## [What is expected]
Emit only the lines from the line containing "At what distance from this" through the last line of the entries, unchanged.
+++
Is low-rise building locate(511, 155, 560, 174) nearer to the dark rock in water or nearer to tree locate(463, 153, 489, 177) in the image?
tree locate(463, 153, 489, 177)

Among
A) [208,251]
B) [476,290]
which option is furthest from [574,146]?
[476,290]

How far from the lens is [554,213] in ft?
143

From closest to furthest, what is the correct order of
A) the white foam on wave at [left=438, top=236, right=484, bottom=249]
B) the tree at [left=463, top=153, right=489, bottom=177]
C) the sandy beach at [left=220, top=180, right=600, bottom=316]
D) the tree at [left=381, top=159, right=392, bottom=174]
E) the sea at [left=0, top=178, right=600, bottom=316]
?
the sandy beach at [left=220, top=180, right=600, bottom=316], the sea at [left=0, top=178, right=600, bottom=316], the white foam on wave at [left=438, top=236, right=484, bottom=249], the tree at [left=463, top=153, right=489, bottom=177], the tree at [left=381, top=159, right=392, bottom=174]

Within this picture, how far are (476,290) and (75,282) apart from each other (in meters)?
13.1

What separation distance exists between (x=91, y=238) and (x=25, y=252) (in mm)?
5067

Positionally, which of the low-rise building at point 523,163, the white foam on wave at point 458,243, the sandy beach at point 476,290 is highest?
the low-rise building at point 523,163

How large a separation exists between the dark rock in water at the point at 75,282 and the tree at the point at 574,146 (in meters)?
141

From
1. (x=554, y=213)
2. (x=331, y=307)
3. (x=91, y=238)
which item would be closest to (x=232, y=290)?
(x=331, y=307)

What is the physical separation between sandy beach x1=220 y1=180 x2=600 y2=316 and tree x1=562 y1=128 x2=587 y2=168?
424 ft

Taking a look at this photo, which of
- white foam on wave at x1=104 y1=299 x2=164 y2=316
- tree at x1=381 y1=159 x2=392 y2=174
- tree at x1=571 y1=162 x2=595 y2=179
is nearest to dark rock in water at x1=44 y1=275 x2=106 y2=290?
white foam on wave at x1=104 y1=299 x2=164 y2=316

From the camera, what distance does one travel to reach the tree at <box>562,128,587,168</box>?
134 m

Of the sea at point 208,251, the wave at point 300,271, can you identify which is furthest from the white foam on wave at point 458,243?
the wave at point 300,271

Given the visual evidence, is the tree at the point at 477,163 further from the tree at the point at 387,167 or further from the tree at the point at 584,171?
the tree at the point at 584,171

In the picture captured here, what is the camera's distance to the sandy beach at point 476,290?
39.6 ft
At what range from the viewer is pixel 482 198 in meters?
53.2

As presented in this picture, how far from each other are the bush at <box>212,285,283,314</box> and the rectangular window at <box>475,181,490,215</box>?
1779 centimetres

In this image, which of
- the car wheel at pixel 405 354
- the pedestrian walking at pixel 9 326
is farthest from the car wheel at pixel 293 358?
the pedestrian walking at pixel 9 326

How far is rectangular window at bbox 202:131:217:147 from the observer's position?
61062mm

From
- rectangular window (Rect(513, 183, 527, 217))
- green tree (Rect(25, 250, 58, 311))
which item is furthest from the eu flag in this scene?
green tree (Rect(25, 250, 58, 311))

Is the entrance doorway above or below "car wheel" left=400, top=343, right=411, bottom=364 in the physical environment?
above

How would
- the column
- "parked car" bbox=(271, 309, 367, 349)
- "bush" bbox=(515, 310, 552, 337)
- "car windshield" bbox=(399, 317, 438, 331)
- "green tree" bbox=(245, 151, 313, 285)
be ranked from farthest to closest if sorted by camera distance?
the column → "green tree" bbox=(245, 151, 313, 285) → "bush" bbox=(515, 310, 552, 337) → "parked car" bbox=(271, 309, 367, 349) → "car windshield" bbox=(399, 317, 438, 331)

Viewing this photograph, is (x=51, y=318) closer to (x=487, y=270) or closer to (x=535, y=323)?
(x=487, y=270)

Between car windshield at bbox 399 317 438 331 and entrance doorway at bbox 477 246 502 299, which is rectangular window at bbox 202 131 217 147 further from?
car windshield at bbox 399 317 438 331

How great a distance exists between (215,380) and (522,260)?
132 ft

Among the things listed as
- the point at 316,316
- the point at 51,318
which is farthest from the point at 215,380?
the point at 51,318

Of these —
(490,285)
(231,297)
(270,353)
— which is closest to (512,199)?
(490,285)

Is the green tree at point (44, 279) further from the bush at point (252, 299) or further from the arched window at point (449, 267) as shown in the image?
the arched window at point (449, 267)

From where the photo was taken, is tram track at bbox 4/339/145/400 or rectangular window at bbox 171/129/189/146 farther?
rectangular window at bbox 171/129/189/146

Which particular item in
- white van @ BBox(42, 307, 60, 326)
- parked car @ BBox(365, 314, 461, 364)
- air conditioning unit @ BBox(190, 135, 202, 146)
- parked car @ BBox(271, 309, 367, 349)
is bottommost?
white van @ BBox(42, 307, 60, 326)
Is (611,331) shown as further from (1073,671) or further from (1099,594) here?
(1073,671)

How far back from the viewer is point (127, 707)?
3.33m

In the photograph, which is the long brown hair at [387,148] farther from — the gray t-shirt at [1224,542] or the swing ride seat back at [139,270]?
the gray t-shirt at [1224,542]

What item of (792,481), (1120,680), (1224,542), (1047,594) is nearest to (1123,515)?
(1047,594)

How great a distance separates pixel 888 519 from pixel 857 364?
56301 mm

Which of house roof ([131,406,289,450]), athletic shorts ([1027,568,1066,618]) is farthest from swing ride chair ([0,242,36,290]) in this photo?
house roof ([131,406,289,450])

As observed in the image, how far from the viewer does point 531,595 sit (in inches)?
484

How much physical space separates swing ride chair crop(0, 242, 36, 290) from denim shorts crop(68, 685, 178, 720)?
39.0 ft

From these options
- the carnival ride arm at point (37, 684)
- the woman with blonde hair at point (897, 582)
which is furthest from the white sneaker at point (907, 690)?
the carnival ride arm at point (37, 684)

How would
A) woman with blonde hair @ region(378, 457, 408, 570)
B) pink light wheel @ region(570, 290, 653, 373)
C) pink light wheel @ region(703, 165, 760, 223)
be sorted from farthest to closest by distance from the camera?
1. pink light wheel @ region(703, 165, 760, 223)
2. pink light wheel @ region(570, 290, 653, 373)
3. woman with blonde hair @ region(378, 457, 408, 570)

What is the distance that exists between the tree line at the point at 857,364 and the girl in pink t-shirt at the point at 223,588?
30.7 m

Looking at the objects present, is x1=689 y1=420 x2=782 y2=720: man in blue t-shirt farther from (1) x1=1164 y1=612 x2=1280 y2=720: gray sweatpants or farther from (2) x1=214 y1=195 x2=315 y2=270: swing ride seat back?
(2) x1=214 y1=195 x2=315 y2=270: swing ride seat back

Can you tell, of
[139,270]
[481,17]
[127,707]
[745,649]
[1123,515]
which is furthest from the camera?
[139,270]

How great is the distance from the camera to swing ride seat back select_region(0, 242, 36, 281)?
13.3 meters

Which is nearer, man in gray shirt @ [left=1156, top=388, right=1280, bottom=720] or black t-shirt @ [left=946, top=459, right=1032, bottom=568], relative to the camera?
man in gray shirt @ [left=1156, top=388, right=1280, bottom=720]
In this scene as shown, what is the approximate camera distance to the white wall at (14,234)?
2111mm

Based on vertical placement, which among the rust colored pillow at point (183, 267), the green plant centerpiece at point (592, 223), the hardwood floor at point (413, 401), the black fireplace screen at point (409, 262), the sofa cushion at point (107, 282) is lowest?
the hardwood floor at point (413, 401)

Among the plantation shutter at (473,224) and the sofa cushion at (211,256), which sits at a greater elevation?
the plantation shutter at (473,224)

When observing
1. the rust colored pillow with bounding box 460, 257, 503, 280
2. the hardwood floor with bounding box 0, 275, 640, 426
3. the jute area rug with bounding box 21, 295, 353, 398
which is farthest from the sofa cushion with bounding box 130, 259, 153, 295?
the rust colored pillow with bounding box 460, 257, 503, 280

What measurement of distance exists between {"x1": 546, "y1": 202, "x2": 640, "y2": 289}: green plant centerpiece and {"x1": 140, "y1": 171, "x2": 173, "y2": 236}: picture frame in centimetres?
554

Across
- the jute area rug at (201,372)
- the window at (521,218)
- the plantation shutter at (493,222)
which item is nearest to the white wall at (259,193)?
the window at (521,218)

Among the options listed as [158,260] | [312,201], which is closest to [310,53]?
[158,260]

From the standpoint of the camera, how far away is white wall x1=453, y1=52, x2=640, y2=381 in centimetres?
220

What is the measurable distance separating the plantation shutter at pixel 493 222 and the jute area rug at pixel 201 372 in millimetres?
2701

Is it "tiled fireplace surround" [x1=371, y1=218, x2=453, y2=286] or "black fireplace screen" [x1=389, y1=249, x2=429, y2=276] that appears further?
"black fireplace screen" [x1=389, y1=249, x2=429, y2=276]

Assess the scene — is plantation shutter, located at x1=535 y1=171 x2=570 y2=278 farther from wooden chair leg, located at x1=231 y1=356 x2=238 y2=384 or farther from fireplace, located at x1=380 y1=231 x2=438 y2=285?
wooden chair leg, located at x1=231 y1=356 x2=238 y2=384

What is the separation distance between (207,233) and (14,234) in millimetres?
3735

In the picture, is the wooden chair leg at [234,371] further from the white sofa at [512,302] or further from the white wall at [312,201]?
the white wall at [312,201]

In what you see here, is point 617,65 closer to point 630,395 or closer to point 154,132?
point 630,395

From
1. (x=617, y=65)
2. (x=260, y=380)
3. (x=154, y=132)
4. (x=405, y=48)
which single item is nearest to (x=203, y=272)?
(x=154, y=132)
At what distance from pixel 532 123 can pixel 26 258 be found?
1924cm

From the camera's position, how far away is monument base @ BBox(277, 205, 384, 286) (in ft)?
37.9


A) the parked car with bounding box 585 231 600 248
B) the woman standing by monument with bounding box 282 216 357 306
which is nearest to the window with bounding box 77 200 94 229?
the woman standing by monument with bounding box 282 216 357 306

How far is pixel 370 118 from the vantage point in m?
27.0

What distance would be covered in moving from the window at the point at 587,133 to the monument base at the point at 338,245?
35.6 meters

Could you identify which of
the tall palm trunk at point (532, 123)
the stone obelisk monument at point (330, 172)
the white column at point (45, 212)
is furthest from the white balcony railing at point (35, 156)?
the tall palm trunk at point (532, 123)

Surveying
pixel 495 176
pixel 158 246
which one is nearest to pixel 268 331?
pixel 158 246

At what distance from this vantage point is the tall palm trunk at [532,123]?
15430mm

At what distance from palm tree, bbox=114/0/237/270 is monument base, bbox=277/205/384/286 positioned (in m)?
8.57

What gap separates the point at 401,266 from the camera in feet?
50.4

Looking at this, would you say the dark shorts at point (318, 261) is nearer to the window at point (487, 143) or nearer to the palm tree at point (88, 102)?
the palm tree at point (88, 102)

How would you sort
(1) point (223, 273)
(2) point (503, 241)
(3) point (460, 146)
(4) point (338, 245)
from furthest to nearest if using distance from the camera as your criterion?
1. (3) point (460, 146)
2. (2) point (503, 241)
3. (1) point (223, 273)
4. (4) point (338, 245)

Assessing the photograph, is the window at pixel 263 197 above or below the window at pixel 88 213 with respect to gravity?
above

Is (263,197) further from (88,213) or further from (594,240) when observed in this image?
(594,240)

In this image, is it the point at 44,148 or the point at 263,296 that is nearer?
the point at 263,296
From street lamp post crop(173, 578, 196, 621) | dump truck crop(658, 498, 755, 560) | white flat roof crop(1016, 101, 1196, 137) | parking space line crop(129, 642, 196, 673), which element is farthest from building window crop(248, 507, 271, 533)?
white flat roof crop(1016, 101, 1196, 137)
+++
## [Correct result]
At what distance from this vantage point is the tall palm trunk at [532,123]?
15430mm

At what distance from palm tree, bbox=114/0/237/270 is monument base, bbox=277/205/384/286 positioned (in m)?
8.57

What gap separates the point at 401,266 from the camera in feet?
50.4

Looking at this, would you say the dark shorts at point (318, 261) is nearer to the window at point (487, 143) or nearer to the palm tree at point (88, 102)?
the palm tree at point (88, 102)

How would you sort
(1) point (223, 273)
(2) point (503, 241)
(3) point (460, 146)
(4) point (338, 245)
from furthest to nearest if using distance from the camera as your criterion?
1. (3) point (460, 146)
2. (2) point (503, 241)
3. (1) point (223, 273)
4. (4) point (338, 245)

Assessing the photograph, is the window at pixel 263 197 above or below the window at pixel 88 213 with respect to gravity?
above

Is (263,197) further from (88,213) or further from (594,240) when observed in this image?
(594,240)

In this image, is it the point at 44,148 or the point at 263,296 that is nearer?
the point at 263,296
From street lamp post crop(173, 578, 196, 621) | dump truck crop(658, 498, 755, 560) | white flat roof crop(1016, 101, 1196, 137) | parking space line crop(129, 642, 196, 673), which element is farthest from building window crop(248, 507, 271, 533)?
white flat roof crop(1016, 101, 1196, 137)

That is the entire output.